• _Required action A_:
Answer these questions from the Adams Township passage, one answer per line, marked (i), (ii), (iii):
(i) What population did the township have at the 2010 census?
(ii) What borders the township to the north?
(iii) How many households did the 2000 census count in the township?
• _Required action B_: Go on with the Adams Township passage, continuing from its final sentence.

• _Provided passage_:
==============================
Adams Township in Snyder County, Pennsylvania, United States, is a township which had a population of 907 at the 2010 census. Per the US Census Bureau, by 2020 the population had reduced to 895 people.

==Geography==
According to the United States Census Bureau, the township has a total area of 20.9 sqmi, of which 20.5 sqmi is land and 0.3 sqmi (1.67%) is water.

Adams Township is bordered by Union County to the north, Center Township to the east, Beaver Township to the south and Spring Township to the west.

The census-designated place of Troxelville is in Adams Township.

==Demographics==

As of the census of 2000, there were 852 people, 320 households, and 253 families residing in the township. The population density was 41.5 PD/sqmi. There were 376 housing units at an average density of 18.3/sq mi (7.1/km^{2}). The racial makeup of the township was 99.53% White, 0.23% African American, 0.23% from other races. Hispanic or Latino of any race were 0.47% of the population.

There were 320 households, out of which 37.5% had children under the age of 18 living with them, 66.3% were married couples living together, 7.8% had a female householder with no spouse present, and 20.9% were non-families. 17.2% of all households were made up of individuals, and 7.5% had someone living alone who was 65 years of age or older. The average household size was 2.66 and the average family size was 2.97.
==============================
• _Recorded data_:

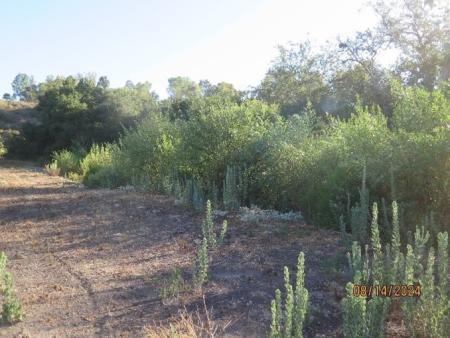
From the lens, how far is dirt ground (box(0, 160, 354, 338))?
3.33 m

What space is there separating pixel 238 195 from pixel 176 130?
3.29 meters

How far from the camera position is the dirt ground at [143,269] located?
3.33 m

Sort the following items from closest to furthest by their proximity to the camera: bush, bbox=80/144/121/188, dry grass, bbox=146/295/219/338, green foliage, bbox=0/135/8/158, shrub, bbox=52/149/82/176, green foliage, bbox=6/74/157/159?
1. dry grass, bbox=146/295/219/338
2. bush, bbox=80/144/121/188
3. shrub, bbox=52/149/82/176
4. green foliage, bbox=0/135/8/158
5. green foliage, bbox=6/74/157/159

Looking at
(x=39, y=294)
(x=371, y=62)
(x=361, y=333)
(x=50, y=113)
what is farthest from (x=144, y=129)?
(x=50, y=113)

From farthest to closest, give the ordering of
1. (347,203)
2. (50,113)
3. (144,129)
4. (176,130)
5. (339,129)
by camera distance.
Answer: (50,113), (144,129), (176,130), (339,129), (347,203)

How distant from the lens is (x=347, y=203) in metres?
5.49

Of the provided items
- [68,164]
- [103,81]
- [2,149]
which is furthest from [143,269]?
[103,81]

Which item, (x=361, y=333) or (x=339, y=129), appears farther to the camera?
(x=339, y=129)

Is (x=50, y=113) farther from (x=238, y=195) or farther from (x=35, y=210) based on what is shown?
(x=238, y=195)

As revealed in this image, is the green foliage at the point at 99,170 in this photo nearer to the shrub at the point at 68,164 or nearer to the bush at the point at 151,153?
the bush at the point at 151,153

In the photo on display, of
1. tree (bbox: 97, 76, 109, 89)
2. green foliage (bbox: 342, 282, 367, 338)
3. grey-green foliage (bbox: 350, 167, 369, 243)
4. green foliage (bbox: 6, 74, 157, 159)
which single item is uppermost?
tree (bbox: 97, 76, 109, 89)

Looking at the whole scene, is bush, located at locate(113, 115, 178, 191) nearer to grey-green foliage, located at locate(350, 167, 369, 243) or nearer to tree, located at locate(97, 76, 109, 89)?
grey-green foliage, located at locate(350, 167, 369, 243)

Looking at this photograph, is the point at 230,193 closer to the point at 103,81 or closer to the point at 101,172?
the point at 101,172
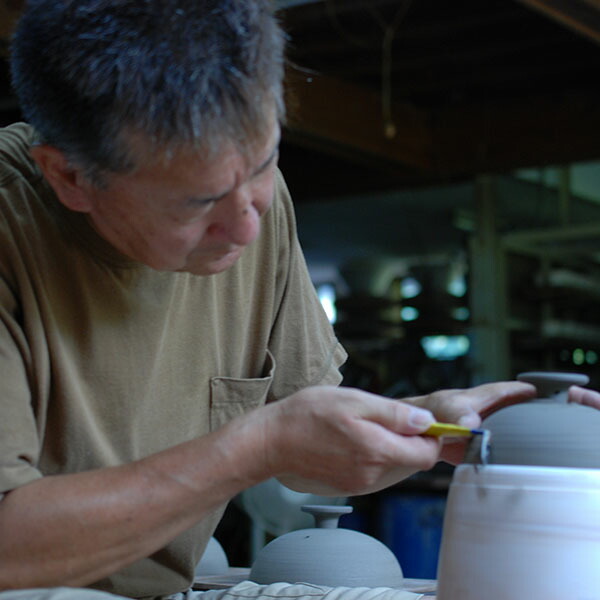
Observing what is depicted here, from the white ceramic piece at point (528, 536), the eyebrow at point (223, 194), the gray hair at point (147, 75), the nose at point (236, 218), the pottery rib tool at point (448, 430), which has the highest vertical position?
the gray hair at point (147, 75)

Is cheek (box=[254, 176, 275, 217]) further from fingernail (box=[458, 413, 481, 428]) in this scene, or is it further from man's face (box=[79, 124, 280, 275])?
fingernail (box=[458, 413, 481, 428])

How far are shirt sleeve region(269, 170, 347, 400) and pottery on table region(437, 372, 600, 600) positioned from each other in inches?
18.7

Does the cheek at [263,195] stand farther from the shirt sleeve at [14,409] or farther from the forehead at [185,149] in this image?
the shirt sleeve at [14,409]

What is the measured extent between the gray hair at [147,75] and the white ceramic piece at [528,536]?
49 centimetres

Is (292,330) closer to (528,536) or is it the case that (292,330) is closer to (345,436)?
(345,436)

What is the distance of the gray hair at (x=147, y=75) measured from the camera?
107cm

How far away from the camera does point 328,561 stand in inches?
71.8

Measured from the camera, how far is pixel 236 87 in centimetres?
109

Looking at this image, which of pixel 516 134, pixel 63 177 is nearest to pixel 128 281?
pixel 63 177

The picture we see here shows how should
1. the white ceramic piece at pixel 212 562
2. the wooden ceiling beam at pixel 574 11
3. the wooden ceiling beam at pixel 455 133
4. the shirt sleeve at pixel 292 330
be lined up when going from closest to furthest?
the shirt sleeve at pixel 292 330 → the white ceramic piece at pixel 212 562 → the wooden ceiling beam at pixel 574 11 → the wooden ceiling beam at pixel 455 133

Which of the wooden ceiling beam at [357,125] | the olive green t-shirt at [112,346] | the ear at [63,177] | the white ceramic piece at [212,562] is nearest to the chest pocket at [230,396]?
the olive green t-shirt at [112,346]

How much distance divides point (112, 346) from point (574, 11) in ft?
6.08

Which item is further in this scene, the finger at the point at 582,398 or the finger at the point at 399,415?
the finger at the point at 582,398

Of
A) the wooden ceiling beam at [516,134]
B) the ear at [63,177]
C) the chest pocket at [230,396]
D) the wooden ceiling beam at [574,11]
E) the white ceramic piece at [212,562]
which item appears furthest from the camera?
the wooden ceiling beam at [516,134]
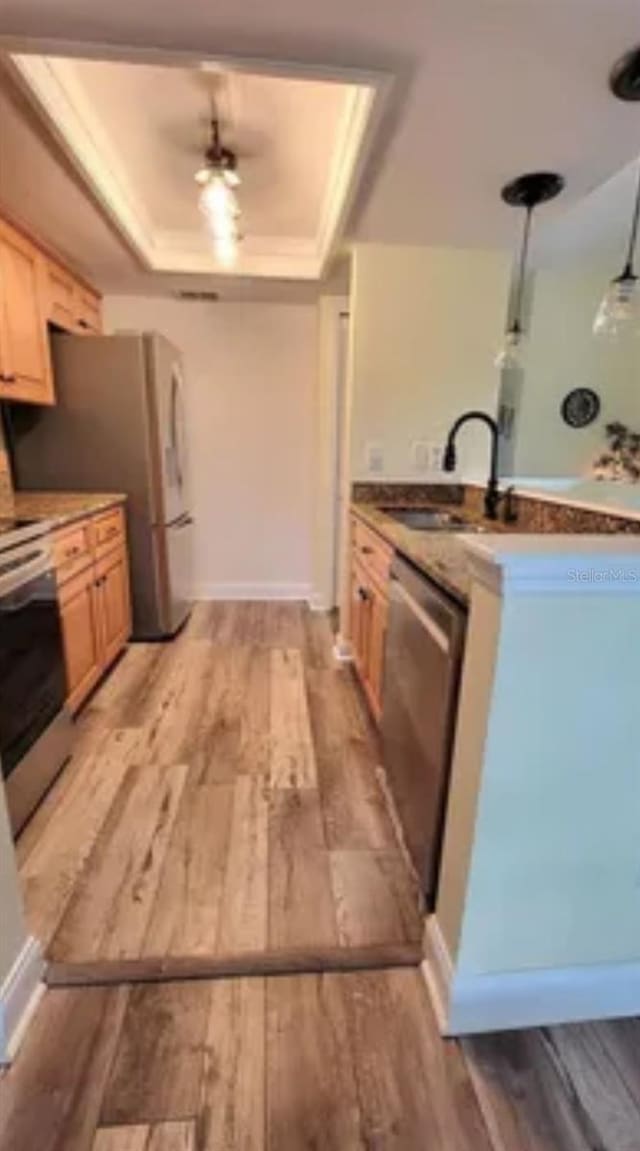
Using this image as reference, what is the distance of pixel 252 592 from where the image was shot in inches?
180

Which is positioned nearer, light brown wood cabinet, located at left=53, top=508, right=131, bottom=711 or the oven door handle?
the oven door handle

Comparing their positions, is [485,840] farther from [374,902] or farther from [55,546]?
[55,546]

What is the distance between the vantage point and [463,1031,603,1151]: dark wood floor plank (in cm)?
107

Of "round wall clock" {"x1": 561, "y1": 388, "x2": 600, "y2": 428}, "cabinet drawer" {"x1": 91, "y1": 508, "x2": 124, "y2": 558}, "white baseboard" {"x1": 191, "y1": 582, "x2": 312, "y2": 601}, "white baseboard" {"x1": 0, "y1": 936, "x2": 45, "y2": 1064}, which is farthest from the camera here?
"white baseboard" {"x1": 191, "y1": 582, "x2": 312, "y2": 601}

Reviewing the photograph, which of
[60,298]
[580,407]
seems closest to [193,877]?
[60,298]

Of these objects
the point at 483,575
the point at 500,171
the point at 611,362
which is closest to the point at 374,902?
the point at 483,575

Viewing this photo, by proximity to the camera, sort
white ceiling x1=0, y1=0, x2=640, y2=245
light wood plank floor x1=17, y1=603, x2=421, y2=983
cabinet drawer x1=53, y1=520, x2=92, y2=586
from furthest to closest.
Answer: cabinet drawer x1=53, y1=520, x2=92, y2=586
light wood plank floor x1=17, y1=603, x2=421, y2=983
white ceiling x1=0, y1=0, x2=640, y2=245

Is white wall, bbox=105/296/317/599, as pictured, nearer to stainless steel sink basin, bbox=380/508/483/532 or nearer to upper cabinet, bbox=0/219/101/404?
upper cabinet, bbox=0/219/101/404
==============================
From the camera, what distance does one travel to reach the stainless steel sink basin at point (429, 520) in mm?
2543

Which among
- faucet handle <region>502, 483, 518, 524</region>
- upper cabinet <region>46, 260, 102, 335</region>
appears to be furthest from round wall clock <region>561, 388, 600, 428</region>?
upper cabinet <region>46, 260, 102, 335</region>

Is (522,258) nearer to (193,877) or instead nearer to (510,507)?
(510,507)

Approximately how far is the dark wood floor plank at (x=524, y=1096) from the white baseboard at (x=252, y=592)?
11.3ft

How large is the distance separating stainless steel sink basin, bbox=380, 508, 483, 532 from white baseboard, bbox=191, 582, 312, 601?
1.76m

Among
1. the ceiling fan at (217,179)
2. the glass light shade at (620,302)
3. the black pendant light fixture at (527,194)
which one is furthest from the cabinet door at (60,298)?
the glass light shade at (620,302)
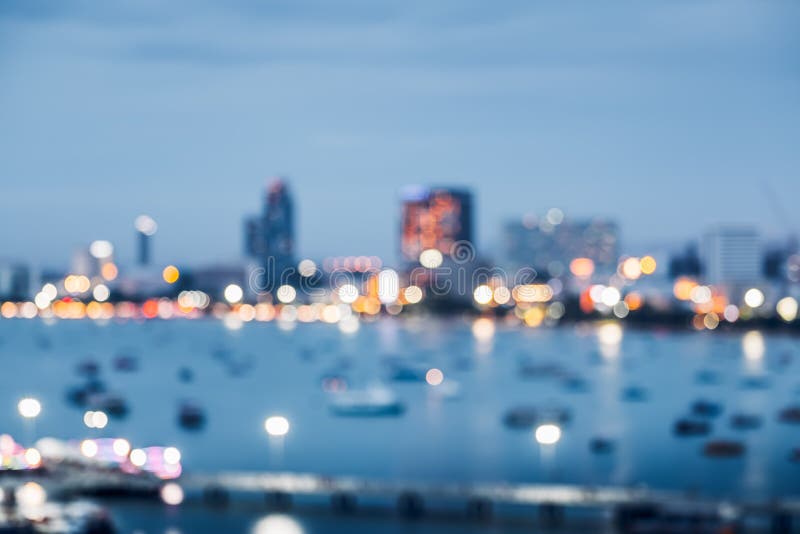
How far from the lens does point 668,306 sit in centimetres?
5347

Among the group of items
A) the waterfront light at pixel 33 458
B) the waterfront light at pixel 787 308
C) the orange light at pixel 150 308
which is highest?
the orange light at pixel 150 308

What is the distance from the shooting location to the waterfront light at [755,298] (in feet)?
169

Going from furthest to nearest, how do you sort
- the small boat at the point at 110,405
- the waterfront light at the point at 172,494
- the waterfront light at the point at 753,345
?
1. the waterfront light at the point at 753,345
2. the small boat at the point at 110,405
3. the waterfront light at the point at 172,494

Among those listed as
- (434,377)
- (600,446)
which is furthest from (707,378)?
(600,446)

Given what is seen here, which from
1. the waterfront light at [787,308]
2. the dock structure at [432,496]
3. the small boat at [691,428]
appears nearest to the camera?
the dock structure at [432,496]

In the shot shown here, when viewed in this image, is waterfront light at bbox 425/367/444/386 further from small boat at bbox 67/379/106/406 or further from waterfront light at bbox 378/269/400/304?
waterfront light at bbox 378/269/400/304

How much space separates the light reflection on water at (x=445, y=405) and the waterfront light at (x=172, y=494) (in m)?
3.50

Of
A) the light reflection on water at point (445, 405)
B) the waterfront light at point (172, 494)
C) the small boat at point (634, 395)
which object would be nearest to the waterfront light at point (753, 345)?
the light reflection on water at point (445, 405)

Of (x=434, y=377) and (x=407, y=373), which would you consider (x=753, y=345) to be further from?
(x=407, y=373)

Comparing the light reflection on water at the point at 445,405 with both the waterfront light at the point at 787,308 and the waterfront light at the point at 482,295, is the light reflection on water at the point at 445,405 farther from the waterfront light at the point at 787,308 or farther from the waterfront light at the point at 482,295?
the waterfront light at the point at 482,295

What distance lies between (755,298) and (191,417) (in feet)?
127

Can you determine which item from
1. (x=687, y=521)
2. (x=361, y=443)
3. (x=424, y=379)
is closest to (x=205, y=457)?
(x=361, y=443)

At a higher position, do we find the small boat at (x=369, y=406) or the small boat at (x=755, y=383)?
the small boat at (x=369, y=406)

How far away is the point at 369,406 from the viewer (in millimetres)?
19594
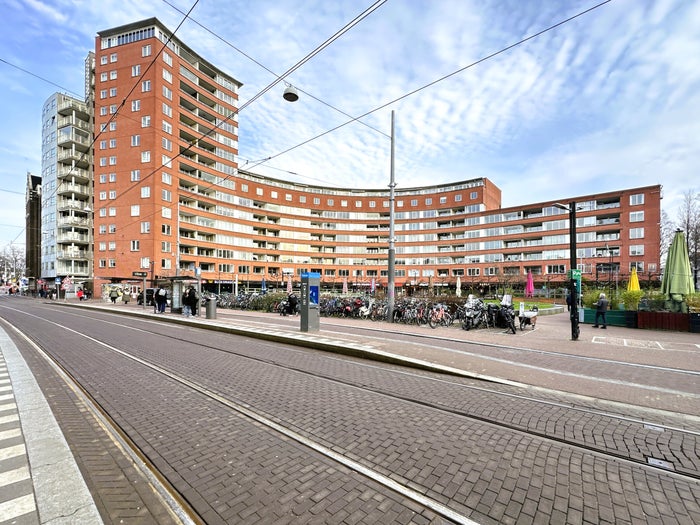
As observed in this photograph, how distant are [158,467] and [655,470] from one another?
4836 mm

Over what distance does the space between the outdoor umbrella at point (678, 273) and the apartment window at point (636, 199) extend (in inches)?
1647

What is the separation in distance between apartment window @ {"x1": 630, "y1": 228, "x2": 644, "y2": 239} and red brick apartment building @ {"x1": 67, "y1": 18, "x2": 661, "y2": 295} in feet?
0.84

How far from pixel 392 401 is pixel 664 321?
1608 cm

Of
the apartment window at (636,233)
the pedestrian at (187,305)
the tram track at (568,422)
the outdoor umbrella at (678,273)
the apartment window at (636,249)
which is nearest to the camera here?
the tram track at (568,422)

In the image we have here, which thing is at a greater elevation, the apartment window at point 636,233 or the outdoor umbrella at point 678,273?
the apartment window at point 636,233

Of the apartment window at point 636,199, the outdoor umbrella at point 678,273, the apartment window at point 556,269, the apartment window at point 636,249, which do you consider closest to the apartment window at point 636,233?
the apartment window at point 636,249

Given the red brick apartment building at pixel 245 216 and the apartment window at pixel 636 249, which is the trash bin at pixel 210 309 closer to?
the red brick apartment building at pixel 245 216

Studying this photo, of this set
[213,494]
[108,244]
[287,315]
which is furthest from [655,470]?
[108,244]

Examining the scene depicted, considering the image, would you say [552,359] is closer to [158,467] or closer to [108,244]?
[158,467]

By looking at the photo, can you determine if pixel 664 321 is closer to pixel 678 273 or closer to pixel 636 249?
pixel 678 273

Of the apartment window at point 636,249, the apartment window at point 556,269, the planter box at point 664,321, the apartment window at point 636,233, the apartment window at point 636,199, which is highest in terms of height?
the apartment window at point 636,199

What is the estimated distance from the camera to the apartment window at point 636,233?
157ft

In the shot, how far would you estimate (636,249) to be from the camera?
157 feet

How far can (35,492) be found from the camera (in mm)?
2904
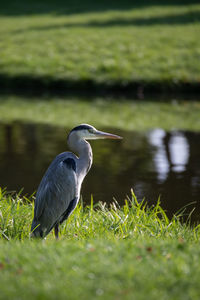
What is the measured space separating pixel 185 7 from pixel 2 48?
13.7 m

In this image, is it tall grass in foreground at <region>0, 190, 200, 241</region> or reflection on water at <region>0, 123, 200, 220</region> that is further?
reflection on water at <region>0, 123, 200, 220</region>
==============================
• _Exercise result A_:
(i) 907
(ii) Union County
(iii) 320

• _Exercise result B_:
In the Township, the population was spread out, with 26.3% under the age of 18, 7.4% from 18 to 24, 30.2% from 25 to 44, 23.9% from 45 to 64, and 12.2% who were 65 years of age or older. The median age was 37 years. For every 100 females, there were 101.4 males. For every 100 females age 18 and over, there were 100.6 males.

The median income for a household in the township was $29,940, and the median income for a family was $37,292. Males had a median income of $26,167 versus $21,635 for females. The per capita income for the township was $16,217. About 4.8% of families and 8.0% of the population were below the poverty line, including 7.4% of those under age 18 and 9.9% of those age 65 or over.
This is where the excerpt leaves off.